• _Directive_:
Quote each record exactly, please, leaving none out.

========================================================================

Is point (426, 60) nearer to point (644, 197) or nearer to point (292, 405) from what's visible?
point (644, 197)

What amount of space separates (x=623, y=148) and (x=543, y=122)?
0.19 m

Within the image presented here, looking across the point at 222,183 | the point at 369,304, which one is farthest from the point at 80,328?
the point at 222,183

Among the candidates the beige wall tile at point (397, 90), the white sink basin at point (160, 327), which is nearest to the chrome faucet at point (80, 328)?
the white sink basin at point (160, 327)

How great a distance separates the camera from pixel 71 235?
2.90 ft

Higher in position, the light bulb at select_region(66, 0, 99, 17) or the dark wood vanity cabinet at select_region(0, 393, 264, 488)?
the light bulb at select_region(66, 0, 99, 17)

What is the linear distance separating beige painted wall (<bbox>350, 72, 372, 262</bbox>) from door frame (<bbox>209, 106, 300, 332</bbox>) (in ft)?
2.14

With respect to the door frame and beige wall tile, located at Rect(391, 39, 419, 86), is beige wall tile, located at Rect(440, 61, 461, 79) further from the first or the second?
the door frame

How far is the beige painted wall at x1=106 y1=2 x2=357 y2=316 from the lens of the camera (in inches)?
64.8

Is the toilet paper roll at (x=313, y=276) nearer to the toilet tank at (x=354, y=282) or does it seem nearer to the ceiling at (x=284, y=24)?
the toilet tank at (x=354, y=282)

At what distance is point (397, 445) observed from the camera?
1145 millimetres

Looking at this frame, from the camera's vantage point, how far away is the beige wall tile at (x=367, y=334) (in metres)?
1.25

========================================================================

• _Full answer_:
Is point (426, 60) nearer to point (644, 197) or nearer to point (292, 405) from what's visible?
point (644, 197)

What amount of space separates (x=623, y=148) and (x=543, y=122)?
0.19 m

Within the image presented here, looking across the point at 222,183 | the point at 369,304, which one is farthest from the point at 80,328?
the point at 222,183

Among the candidates the beige wall tile at point (397, 90), the white sink basin at point (160, 327), which is nearest to the chrome faucet at point (80, 328)?
the white sink basin at point (160, 327)

How great a distance separates the camera from pixel 71 235?
2.90 ft

Higher in position, the light bulb at select_region(66, 0, 99, 17) or the dark wood vanity cabinet at select_region(0, 393, 264, 488)?
the light bulb at select_region(66, 0, 99, 17)

What is the linear distance separating beige painted wall (<bbox>350, 72, 372, 262</bbox>) from door frame (<bbox>209, 106, 300, 332</bbox>) (in ft)?
2.14

With respect to the door frame and beige wall tile, located at Rect(391, 39, 419, 86), is beige wall tile, located at Rect(440, 61, 461, 79) further from the first or the second?
the door frame

How far is the beige painted wall at x1=106 y1=2 x2=357 y2=316 from the lens of the camera (in inches)?
64.8

Is the toilet paper roll at (x=313, y=276) nearer to the toilet tank at (x=354, y=282) or does it seem nearer to the ceiling at (x=284, y=24)?
the toilet tank at (x=354, y=282)

At what distance is point (397, 445) observed from the camera?
1145 millimetres

Looking at this frame, from the camera's vantage point, how far away is the beige wall tile at (x=367, y=334) (in metres)?
1.25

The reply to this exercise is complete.